Furthermore, the tension between a mandate to increase expenditures and a limitation of expenditure growth can be reconciled only at a systemic level.  When operating within such a zero-sum game, it is incompatible to charge individuals within the system with the responsibility to play both sides.  It is only upon taking a broader view of the diversified factors that one can properly diagnose contributions to the failures in the system.  H.4134 significantly expands the definition of who is considered a “health care entity”–and who may therefore be subject to penalties—by removing a long-standing exemption for small practices with fewer than 15,000 patients or providers who receive less than $25 million in annual net patient service revenue.  As a result, under H.4134, small practices and individual providers could be punitively penalized for growth in their practice or specialization that is not in accord with the mandate for primary care and behavioral health expenditure.  Under H.4134, HPC has the ability to bypass the imposition of a performance improvement plan and levy financial penalties when such a plan is “not an appropriate remedy” to address the expenditure failures.  Without an explanation of what constitutes an appropriate remedy, physician practices and individual physicians and health care organizations are left only to wonder how a change in their patient population or practice constitution may affect them financially. 

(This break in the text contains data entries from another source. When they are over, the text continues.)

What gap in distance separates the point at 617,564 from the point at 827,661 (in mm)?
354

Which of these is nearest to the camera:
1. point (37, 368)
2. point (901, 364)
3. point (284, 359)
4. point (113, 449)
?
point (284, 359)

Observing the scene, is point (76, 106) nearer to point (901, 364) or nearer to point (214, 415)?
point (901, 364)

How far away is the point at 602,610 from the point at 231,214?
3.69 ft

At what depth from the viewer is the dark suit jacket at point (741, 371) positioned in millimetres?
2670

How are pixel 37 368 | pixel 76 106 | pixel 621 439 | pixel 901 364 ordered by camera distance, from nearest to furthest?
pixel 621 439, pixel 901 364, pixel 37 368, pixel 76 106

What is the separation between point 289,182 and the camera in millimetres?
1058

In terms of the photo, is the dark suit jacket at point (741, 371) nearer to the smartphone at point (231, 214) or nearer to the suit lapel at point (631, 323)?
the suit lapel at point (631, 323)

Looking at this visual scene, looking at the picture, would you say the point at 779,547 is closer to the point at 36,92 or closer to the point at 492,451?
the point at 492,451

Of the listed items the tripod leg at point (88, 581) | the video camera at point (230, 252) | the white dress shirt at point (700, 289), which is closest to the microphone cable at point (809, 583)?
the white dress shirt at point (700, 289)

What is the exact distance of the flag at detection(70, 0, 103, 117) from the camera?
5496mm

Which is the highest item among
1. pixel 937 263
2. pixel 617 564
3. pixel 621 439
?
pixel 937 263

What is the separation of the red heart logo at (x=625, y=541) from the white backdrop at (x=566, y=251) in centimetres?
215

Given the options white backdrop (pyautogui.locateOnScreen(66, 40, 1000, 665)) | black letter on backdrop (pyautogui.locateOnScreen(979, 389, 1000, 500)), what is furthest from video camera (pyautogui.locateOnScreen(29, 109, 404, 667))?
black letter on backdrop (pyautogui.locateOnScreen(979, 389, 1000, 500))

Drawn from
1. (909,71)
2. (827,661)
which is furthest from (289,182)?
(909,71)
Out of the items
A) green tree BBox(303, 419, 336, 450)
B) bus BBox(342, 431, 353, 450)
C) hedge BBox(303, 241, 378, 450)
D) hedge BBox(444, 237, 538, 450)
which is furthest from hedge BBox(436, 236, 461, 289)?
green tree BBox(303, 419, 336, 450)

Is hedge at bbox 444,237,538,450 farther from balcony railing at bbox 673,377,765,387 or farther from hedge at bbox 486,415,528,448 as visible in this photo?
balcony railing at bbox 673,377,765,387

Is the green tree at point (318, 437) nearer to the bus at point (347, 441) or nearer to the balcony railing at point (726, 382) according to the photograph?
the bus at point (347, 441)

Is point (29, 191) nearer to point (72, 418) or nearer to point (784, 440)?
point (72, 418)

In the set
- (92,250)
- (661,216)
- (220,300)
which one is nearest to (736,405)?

Currently, systemic failure to meet the statewide expenditure target is addressed by authorizing the HPC to mandate the development of a performance improvement plan that aims to fix the ails of larger health care entities.  As presently defined, a “health care entity” that is subject to expenditure enforcement methods must serve larger populations and maintain larger revenues.  Focusing performance improvement efforts on such entities is appropriate, as cost growth is less variable, and it is that stability that makes expenditure targets more appropriate for them.  Regardless of the target of the enforcement, the mechanism must also serve the purpose of the mandate.  The Medical Society believes that the current law provides such a mechanism in the performance improvement plans, which force entities to investigate issues, diagnose problems, and develop plans to improve their financial performance.  This approach is far less punitive than financial penalties in that it keeps an eye toward improvement rather than punishment. 

Consequently, the Medical Society opposes placing the HPC into an enforcement role, levying financial penalties as a first-level punishment, and broadening the definition of ‘health care entity.’  These changes, when taken together, pose substantial challenges to physicians and small practices regarding the sustainability of practice and managing the growth or other development of their practices.   

The Medical Society commends the Governor on his steadfast dedication to health care cost containment and greatly appreciates the opportunity to provide comment on this comprehensive, thoughtful legislation.  We look forward to continuing to engage with the legislature and other key stakeholders to find the best path forward to constrain health care costs and promote a system that continues to provide high-quality care for the patients of the Commonwealth.